そりゃ足が速くて丈夫で気性も良ければ、どの厩舎でも活躍できるでしょう。
しかしそんな馬はごくひと握りで、大抵の馬はいろいろ弱いところがあったり、そもそも能力がなかったりします。
その弱点とも言える部分をカバーし、少しでも良い状態で出走させ、馬にあったレースを選ぶのが厩舎なんですよね。
もちろん手を尽くしてもダメなことはありますが、「これだけやってダメなら仕方ない」と思えるなら、たとえ結果が出ずとも、消化不良のまま終わるよりずっと良いと思っています。
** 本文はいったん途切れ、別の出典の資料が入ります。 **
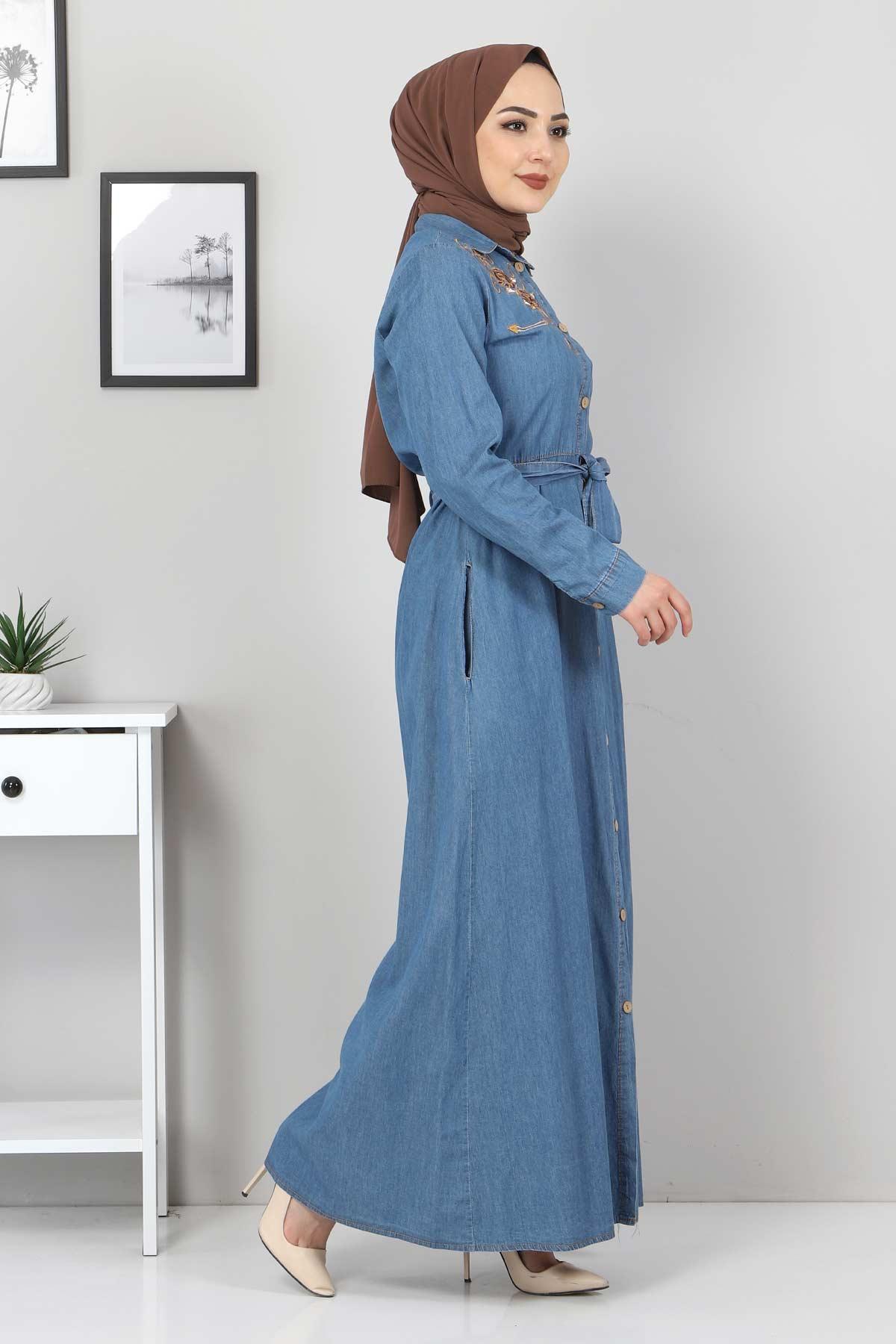 Nakışlı Kot Elbise TSD0355 Açık Mavi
ヴォークリンデ、リヴインホープ、ウインドフォール、それぞれを見て、馬の扱いは厩舎によって違うと知ることになりました。
当たり前のことなんですけど、その当たり前のことを知りませんでした。

各厩舎には割り当てられた馬房があります。
馬房の数に限りがある以上、期待薄の馬は後回しにされます。
古馬になってからのヴォークリンデは、厩舎に余裕のあるときしか入厩させてもらえなかったですね。
走るたびに騎手レベルが下がり、期待度の低下が見て取れました。

しかし、厩舎運営も立派な事業である以上、より大きな利益を上げねばなりません。
多くの賞金を稼げる馬を厩舎に入れたほうが効率がいいのは言うまでもありません。
ヴォークは骨折して思うような成績が残せなくなった後、徐々に厩舎内のランクが下がっていきましたが、これは仕方のないことです。
ヴォークには繁殖としての役割もありますから、無事に牧場へ送り出すのも調教師の仕事でしょう。
その割には引退が遅かったような気もしますが、たとえ成績が上がらずとも、致命的な故障をしていない以上、骨折前の走りを見せてくれることを願うのも、まあありかな、とも思います。

リヴインは、まだ馬がそろっていない新規開業の厩舎に転厩したことで、500万下に格上挑戦する未勝利馬としては破格の好待遇を受けました。
リヴインがもし馬房の余裕がない厩舎所属だったら、未勝利戦が終わった段階で引退していたかもしれません。

一方、ウインドといえば、厩舎内の優先度がびっくりするほど低く、いつ声がかかってもいいよう、ひたすら乗り込みながらグリーンウッドで待機し続けるのが主な任務でした。
未勝利戦終了前というのは、弱い馬でも優先してもらえる唯一の時期だと思いますが、それでもなかなか馬房を空けてもらえず、やっと入厩した後も納得できない使い方でした。

クラブの馬は個人馬主の馬よりも立場が弱く、後回しにされてしまうことがあります。
馬房の回転が悪い厩舎だと、クラブ馬が割を食うことが多いです。
クラブ馬でも平等に扱ってくれる厩舎を選ぶことが大切なんだと痛感しました。